だから旅人はこの一帯を避けているようで人など滅多に見ることは無いのだが、男は知らなかったのだろうか。
しかし男はどうみても屈強そうな体躯をしていない。
むしろ華奢といって差し支えないだろう。
このままでは彼はアンデッド達と同じ末路を辿る事になるかもしれない。
だが屋敷から出られず非力な自分では到底彼を助ける事などできず、ただ見守るしか術がなかった。
ゾンビが大きく口を広げ男に襲い掛かる。
そのまま男は食べられると思った瞬間、男が手にしていた杖から炎の矢が放たれる。
口へと投げ込まれたゾンビは顔が燃え上がり倒れ、まるで痛みを感じるかのように苦しみのたうちまわるが、まだ動けるのか男へとはいずっていく。

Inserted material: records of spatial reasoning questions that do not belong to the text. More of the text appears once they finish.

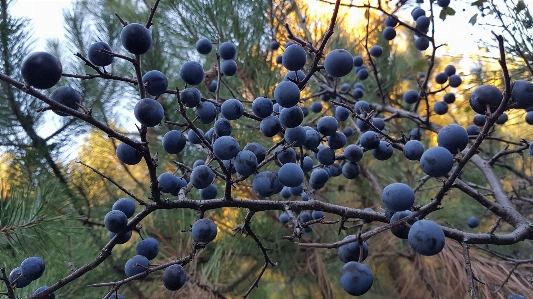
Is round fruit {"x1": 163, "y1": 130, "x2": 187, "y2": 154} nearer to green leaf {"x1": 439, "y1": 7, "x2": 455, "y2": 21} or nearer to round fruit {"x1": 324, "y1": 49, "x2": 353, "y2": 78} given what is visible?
round fruit {"x1": 324, "y1": 49, "x2": 353, "y2": 78}

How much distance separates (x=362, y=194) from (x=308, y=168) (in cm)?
147

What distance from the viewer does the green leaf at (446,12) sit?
1776 millimetres

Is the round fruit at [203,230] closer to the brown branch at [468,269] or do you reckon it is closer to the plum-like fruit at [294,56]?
the plum-like fruit at [294,56]

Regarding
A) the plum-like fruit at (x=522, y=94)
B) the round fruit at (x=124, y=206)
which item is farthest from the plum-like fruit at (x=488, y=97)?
the round fruit at (x=124, y=206)

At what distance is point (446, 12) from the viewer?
5.89ft

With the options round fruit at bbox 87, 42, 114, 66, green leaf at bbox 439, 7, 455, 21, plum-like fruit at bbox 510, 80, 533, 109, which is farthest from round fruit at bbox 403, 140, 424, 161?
green leaf at bbox 439, 7, 455, 21

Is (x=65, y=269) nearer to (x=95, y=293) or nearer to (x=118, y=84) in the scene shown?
(x=95, y=293)

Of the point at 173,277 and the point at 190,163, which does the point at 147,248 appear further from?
the point at 190,163

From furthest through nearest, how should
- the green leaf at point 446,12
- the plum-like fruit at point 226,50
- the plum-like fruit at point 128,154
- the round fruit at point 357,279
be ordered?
the green leaf at point 446,12, the plum-like fruit at point 226,50, the plum-like fruit at point 128,154, the round fruit at point 357,279

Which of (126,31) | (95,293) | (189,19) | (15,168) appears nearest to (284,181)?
(126,31)

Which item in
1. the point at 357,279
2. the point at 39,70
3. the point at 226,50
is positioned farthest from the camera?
the point at 226,50

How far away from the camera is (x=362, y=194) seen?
8.20 feet

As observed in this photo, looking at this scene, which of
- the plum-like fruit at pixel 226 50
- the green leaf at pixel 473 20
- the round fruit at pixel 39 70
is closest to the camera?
the round fruit at pixel 39 70

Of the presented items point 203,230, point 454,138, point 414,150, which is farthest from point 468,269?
point 203,230
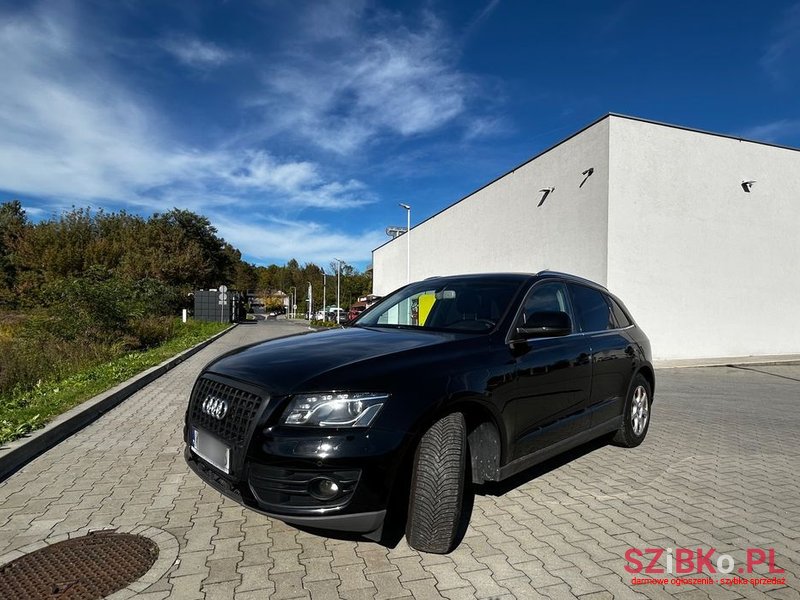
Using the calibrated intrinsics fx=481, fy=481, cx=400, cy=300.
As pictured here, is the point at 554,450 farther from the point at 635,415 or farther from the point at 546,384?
the point at 635,415

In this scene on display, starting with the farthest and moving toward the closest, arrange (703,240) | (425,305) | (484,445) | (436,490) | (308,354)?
1. (703,240)
2. (425,305)
3. (484,445)
4. (308,354)
5. (436,490)

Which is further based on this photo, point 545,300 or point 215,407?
point 545,300

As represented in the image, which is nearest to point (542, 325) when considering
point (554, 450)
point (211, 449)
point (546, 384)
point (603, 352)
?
point (546, 384)

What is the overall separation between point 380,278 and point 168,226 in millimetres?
23284

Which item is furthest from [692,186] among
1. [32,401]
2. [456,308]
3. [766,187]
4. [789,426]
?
[32,401]

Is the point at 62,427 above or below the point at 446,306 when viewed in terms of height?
below

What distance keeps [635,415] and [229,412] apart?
4174 millimetres

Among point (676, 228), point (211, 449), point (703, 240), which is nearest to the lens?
point (211, 449)

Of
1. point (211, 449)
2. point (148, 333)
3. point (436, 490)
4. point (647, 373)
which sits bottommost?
point (148, 333)

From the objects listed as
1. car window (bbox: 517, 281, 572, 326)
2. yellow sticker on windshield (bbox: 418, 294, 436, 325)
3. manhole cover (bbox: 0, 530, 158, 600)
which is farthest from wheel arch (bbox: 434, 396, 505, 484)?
manhole cover (bbox: 0, 530, 158, 600)

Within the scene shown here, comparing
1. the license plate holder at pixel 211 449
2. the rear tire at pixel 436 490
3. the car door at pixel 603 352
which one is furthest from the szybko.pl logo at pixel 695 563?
the license plate holder at pixel 211 449

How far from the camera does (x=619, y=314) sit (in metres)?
5.13

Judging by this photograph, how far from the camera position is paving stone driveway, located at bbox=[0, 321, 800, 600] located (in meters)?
2.57

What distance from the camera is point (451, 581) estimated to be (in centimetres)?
259
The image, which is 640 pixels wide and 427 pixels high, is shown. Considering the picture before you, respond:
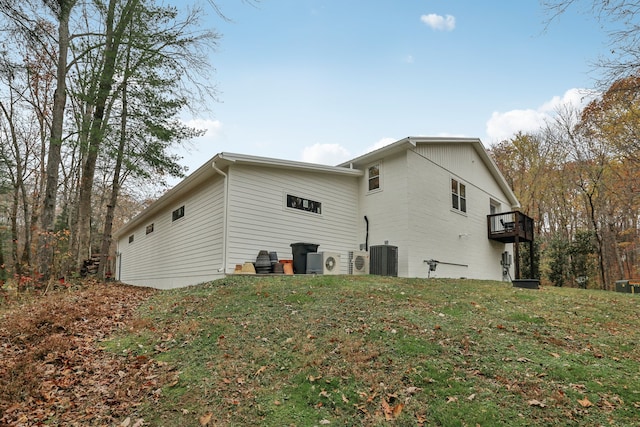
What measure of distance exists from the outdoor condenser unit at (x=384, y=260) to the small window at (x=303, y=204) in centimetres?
211

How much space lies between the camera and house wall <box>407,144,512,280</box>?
11.3 meters

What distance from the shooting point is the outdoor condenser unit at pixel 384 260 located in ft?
34.2

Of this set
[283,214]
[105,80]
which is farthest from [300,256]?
[105,80]

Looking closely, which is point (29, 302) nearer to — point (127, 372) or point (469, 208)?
point (127, 372)

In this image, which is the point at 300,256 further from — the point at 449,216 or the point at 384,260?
the point at 449,216

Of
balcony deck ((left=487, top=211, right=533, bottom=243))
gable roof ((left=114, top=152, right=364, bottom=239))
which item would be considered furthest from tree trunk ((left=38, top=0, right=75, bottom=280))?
balcony deck ((left=487, top=211, right=533, bottom=243))

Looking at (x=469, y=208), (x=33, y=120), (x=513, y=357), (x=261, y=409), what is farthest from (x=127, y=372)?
(x=33, y=120)

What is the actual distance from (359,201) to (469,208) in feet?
15.9

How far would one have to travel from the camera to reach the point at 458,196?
532 inches

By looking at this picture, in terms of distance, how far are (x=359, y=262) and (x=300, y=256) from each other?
5.99 feet

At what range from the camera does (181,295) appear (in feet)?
23.9

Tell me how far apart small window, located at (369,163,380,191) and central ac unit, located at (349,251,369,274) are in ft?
8.48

男はそんな光景を物ともせず、紫電を何度もゾンビに向けた。
魔導師だったのか――華奢に見えた男の意外な強さに息を飲む。
自分の父も魔導師ではあったが戦っている姿を見たわけではない。
魔導師はあのように強いものなのだろうか。
だが男の行動はそれだけでは止まらなかった。
ゾンビが動かなくなると、男はその死体に触れ死体を掻き消してしまったのだ。
まるで、自分に仇なすものは塵一つ遺さないかのように。
まずい――頭に警鐘が鳴り響く。
魔物を倒すのは構わない。だがあの男は危険だ。
そんな彼が自分を見付けたらどうなるのか。
エリザベスは彼に害を為したわけでは無いが見捨てたと取られるかもしれない。
見捨てたと考えた場合、男はどのような行動に出るか――考えただけで恐ろしくなった。
願わくば屋敷に向かって来ないで欲しいと必死に祈る。
だが男はゆっくりと屋敷へと歩を進めた。
そして――エリザベスと目があった。
まずいまずいまずい!
見つかってしまった。早く隠れなければいけない。
部屋を出て、隠れる場所を考える。
地下や一階――今からいっても男と鉢合わせる可能性があるから危険だ。
二階となると自分の部屋か父の部屋と広めの書斎、物置ぐらいしかない。
父の部屋はダメだ。物置も隠れる程の隙間はない。
自分の部屋のクローゼットぐらいしか身を隠す場所が思いつかなかった。
仕方なく部屋に立て篭もり、クローゼットの中に入る。
それとほぼ同時くらいに階下からだろうか、遠くでノックの音が響いた。
身をブルブルと震わせ嵐が過ぎ去るのを待つかのように祈りを捧げる。
キィィィと扉が開く音――そして足音が続いて聞こえてきた。
一階、地下を探してくれないだろうかと願うが、やはり男は確かにエリザベスを見たのであろう。
階段を上る音に変わり二階を目指しているのがわかる。
ならば先程まで外を眺めていた部屋、或いは他の部屋に向かうかもしれない――いや向かってください、と心の中で懇願した。
その間に一階や地下に避難するつもりだったからだ。
足音が近づく――来るな来るな――。
ピタリと足音が止んだ。
そしてクローゼットの戸が開いた。
開いた戸の前には黒髪黒目の布のマントを身に纏った彼女より遥か長身の男がいて、エリザベスを見下ろしていた。
なんで迷いも無く自分を見付ける事が出来たのか!
疑問が尽きないがじっと見つめてくる。
男の表情は読めず無愛想に見え、それが返って内心怒っているのでは無いかと不安を煽る。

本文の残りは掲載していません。